Give the lines of the records from the one containing "Of point (123, 34)" through the one containing "(94,90) < (154,83) < (52,64)", both included, as a JSON list of strings with one string per line and blank lines left out.

[Records from a spatial question set]
************
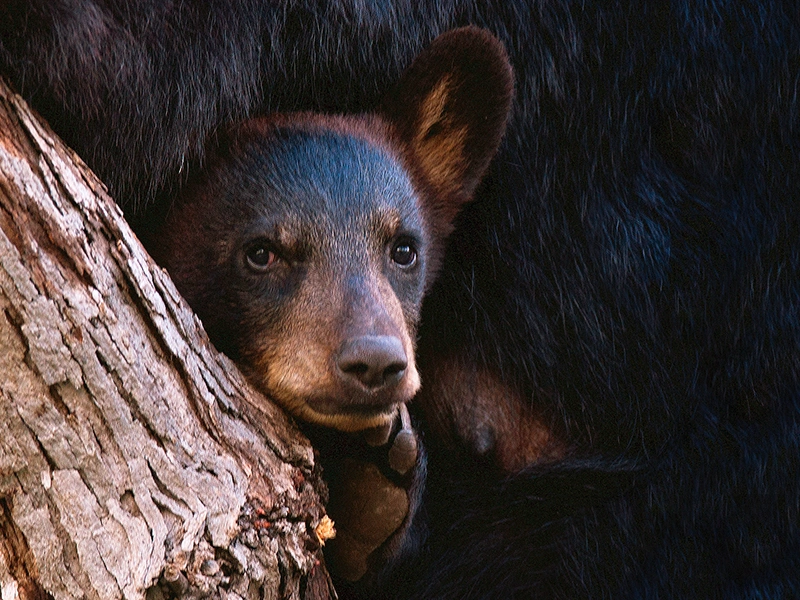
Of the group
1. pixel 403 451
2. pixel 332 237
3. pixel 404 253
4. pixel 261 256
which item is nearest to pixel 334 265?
pixel 332 237

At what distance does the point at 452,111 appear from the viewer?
327 centimetres

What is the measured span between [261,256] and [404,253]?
439 millimetres

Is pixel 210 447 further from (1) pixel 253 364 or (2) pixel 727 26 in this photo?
(2) pixel 727 26

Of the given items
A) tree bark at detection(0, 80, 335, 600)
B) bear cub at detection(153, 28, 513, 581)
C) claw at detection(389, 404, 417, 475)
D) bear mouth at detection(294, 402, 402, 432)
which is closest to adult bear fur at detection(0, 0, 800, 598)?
bear cub at detection(153, 28, 513, 581)

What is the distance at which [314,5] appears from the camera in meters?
2.99

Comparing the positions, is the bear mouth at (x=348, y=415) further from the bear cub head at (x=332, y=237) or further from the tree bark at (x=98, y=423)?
the tree bark at (x=98, y=423)

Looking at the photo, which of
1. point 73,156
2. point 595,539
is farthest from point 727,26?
point 73,156

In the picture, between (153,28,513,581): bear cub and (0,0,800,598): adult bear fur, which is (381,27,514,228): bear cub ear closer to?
(153,28,513,581): bear cub

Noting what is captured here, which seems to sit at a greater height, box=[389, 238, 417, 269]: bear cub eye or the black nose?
the black nose

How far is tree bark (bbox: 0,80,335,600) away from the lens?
1.96m

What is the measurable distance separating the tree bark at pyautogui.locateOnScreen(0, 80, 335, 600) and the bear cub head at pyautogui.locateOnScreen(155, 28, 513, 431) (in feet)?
1.30

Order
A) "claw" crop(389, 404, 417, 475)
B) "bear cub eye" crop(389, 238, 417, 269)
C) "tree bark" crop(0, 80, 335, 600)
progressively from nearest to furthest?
"tree bark" crop(0, 80, 335, 600) → "claw" crop(389, 404, 417, 475) → "bear cub eye" crop(389, 238, 417, 269)

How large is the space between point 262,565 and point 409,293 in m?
1.02

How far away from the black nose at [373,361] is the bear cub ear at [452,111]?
82 cm
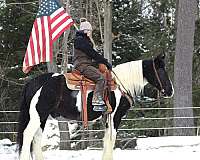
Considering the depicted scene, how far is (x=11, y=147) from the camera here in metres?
11.3

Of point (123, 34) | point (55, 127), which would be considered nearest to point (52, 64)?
point (55, 127)

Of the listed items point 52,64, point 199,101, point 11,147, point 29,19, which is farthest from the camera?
point 29,19

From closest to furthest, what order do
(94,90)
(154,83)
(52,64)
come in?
(94,90) < (154,83) < (52,64)

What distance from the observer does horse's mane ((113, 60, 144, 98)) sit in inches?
295

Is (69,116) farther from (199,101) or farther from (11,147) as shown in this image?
(199,101)

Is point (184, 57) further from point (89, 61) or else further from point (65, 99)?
point (65, 99)

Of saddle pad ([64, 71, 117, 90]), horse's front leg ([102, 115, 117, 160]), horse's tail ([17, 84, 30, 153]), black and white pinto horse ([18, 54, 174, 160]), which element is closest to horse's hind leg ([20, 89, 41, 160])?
black and white pinto horse ([18, 54, 174, 160])

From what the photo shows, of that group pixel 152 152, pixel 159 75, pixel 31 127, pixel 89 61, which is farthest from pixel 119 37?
pixel 31 127

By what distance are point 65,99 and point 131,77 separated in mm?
1204

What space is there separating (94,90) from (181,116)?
478 cm

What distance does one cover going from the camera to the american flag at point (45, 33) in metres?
9.05

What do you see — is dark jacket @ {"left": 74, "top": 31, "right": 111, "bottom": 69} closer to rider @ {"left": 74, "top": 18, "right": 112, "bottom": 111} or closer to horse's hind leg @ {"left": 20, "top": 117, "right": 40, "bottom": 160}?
rider @ {"left": 74, "top": 18, "right": 112, "bottom": 111}

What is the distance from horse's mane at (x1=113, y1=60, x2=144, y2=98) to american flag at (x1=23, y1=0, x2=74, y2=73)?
2.12 meters

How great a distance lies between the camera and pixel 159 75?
7602 millimetres
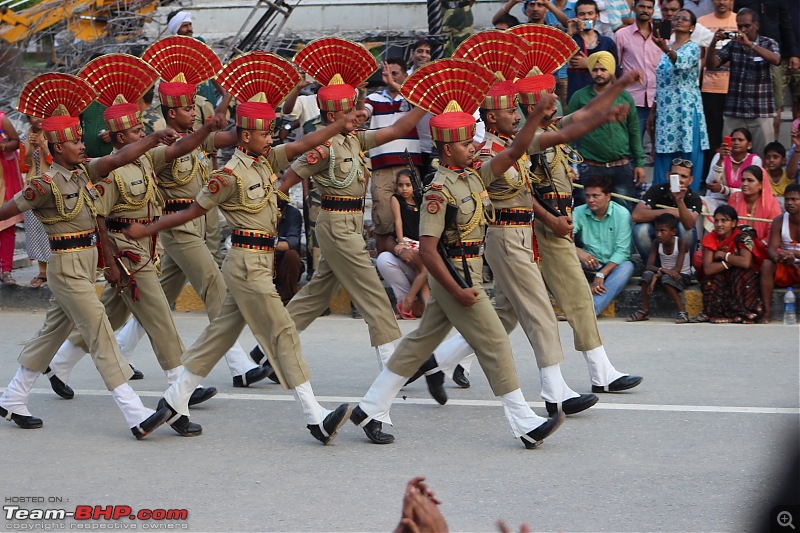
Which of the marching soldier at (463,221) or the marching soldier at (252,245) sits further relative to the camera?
the marching soldier at (252,245)

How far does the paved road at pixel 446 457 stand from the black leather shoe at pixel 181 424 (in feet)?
0.19

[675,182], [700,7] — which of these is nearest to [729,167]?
[675,182]

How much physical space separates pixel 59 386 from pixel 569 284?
3.40 metres

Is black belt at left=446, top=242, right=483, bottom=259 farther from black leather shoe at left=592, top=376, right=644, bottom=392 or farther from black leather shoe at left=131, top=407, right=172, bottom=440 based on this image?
black leather shoe at left=131, top=407, right=172, bottom=440

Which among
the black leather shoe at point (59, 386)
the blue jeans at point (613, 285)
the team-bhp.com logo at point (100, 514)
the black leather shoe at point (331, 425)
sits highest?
the team-bhp.com logo at point (100, 514)

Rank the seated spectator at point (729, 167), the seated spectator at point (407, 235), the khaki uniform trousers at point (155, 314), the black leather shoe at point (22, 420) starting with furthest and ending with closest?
the seated spectator at point (729, 167) < the seated spectator at point (407, 235) < the khaki uniform trousers at point (155, 314) < the black leather shoe at point (22, 420)

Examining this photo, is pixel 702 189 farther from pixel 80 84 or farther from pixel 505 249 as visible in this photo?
pixel 80 84

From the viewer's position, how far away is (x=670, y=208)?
10672 mm

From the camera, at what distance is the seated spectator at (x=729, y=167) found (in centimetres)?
1102

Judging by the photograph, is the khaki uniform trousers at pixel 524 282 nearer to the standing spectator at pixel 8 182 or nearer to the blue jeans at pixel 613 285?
the blue jeans at pixel 613 285

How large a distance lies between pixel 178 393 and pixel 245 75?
1.89 metres

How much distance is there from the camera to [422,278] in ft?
33.6

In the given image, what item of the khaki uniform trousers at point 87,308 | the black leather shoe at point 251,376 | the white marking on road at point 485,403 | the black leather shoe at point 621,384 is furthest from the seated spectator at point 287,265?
the black leather shoe at point 621,384

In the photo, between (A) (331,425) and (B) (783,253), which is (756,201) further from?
************
Response =
[
  "Of point (123, 34) | point (55, 127), which would be considered nearest to point (52, 64)?",
  "point (55, 127)",
  "Of the listed items point 52,64, point 199,101, point 11,147, point 29,19, which is farthest from the camera?",
  "point 29,19",
  "From closest to furthest, what order do",
  "(94,90)",
  "(154,83)",
  "(52,64)",
  "come in?",
  "(94,90) < (154,83) < (52,64)"
]